Second state of Jansson's rare map of Nova Franconia, engraved by Abraham Goos and first published in 1626.
The map is a striking carte a figures map of the Franconia region in Germany, which depicts the region in great detail, including the cities, rivers, forests, and mountains. The map is surrounded by a decorative border that includes costumed figures on each side. The figures are depicted in traditional clothing of the region
At the top and bottom of the map, there are panoramic city views of some of the major cities in the region, including Nuremberg, Wurzburg, Bamburg, Fulda, Rothenburg ob der Tauber, and Budingen. These views are beautifully detailed, showing the buildings, and landmarks of each city. The views are a testament to the artistic skill of the engraver and provide a glimpse into what these cities may have looked like in the early 17th century.
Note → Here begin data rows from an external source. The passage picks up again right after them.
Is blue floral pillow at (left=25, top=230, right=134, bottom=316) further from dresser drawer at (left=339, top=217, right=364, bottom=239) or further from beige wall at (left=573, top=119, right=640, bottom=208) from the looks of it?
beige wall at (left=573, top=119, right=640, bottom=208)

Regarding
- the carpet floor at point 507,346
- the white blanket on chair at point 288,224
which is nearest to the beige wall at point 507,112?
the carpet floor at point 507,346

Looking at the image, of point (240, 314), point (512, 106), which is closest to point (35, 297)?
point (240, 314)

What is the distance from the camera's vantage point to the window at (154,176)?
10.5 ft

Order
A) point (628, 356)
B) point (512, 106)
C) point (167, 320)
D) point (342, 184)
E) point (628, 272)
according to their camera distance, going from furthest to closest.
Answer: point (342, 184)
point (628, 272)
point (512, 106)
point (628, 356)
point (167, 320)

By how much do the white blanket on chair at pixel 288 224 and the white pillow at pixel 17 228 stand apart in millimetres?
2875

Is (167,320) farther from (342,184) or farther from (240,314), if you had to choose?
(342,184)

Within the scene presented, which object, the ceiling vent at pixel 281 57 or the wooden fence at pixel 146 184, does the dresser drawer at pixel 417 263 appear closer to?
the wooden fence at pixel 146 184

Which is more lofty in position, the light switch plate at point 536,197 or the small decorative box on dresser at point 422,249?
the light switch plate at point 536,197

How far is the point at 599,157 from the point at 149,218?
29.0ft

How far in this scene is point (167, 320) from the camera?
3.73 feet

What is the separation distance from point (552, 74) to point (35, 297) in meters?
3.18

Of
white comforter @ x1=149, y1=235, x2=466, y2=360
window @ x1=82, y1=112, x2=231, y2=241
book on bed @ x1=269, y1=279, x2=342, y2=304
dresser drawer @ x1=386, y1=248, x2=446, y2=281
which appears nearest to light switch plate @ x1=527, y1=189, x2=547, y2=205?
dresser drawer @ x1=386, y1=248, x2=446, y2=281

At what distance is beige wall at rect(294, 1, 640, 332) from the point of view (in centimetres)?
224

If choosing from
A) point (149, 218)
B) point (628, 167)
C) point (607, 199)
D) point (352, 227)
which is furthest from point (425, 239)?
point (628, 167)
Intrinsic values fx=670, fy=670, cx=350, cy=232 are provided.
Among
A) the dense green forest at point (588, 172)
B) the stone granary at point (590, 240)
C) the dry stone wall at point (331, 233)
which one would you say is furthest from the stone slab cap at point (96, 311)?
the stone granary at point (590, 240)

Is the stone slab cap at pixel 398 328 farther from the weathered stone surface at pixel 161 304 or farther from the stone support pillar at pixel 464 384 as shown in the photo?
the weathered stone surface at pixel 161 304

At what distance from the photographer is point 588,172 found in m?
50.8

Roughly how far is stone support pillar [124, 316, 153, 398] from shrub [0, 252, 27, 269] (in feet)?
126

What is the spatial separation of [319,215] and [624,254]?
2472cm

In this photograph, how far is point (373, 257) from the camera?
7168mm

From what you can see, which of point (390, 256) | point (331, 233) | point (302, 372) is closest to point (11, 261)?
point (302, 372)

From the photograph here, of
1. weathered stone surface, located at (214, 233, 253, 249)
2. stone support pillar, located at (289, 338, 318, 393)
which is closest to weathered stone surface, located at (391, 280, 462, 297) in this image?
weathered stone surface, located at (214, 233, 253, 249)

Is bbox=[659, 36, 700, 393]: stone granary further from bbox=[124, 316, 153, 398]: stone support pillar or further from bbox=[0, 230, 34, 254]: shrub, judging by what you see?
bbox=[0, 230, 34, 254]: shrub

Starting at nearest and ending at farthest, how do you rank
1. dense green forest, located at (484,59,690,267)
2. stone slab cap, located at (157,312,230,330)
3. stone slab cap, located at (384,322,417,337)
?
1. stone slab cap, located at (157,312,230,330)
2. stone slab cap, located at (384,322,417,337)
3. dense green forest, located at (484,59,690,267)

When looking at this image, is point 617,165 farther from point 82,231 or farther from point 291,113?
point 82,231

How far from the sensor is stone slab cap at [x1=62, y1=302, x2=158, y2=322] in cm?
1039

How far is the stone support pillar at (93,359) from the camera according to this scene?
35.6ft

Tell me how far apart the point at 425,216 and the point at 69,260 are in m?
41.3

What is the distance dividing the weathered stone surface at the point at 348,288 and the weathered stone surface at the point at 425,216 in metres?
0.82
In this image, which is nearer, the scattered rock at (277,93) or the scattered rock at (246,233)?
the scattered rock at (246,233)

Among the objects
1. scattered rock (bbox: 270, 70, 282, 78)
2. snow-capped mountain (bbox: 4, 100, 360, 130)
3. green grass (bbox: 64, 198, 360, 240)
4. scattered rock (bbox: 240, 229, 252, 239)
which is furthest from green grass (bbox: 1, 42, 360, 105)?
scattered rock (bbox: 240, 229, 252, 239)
Frankfurt appears at the far west.
The Franconia region in the early 17th century was part of the Holy Roman Empire.
In summary, "Nova Franconiae Descriptio" is a beautifully crafted map that provides a detailed and accurate depiction of the Franconia region in the early 17th century. The costumed figures and city views add a touch of artistry to the map, while the political context gives it historical significance.
Jan Janssonius (also known as Johann or Jan Jansson or Janszoon) (1588-1664) was a renowned geographer and publisher of the seventeenth century, when the Dutch dominated map publishing in Europe. Born in Arnhem, Jan was first exposed to the trade via his father, who was also a bookseller and publisher. In 1612, Jan married the daughter of Jodocus Hondius, who was also a prominent mapmaker and seller. Jonssonius’ first maps date from 1616.
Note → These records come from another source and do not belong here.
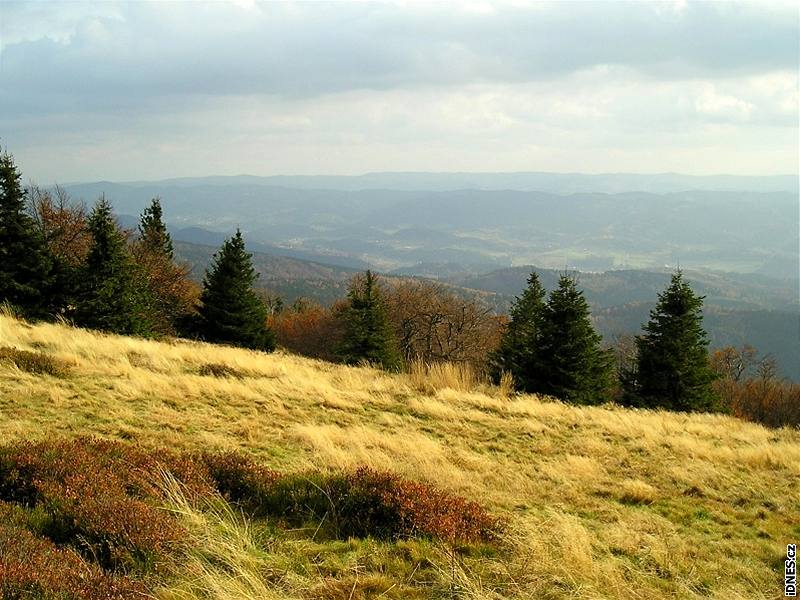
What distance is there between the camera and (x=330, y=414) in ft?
31.5

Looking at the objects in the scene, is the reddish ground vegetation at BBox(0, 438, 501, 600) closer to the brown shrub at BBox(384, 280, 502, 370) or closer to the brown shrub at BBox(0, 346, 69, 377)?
the brown shrub at BBox(0, 346, 69, 377)

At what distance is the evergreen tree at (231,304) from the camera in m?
31.5

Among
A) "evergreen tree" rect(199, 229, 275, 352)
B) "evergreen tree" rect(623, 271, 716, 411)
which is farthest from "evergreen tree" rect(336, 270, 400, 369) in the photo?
"evergreen tree" rect(623, 271, 716, 411)

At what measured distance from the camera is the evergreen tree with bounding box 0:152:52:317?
20.1 metres

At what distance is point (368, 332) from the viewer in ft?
124

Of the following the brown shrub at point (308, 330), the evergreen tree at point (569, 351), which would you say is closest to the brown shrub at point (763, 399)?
the evergreen tree at point (569, 351)

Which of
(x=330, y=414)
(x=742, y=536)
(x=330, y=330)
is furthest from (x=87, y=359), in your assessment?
(x=330, y=330)

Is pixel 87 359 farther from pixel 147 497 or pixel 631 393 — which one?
Answer: pixel 631 393

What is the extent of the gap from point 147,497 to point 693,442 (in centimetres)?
973

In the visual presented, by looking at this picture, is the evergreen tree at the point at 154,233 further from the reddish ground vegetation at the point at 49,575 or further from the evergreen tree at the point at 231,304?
the reddish ground vegetation at the point at 49,575

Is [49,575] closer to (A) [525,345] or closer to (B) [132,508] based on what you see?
(B) [132,508]

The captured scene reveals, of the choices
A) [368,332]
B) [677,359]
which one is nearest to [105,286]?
[368,332]

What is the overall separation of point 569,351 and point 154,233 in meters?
34.8

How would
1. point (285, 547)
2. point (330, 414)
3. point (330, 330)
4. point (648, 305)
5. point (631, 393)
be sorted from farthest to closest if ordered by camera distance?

In the 1630s, Janssonius worked with his brother-in-law, Henricus Hondius. Their most successful venture was to reissue the Mercator-Hondius atlas. Jodocus Hondius had acquired the plates to the Mercator atlas, first published in 1595, and added 36 additional maps. After Hondius died in 1612, Henricus took over publication; Janssonius joined the venture in 1633. Eventually, the atlas was renamed the Atlas Novus and then the Atlas Major, by which time it had expanded to eleven volumes. Janssonius is also well known for his volume of English county maps, published in 1646.
Janssonius died in Amsterdam in 1664. His son-in-law, Johannes van Waesbergen, took over his business. Eventually, many of Janssonius’ plates were sold to Gerard Valck and Pieter Schenk, who added their names and continued to reissue the maps.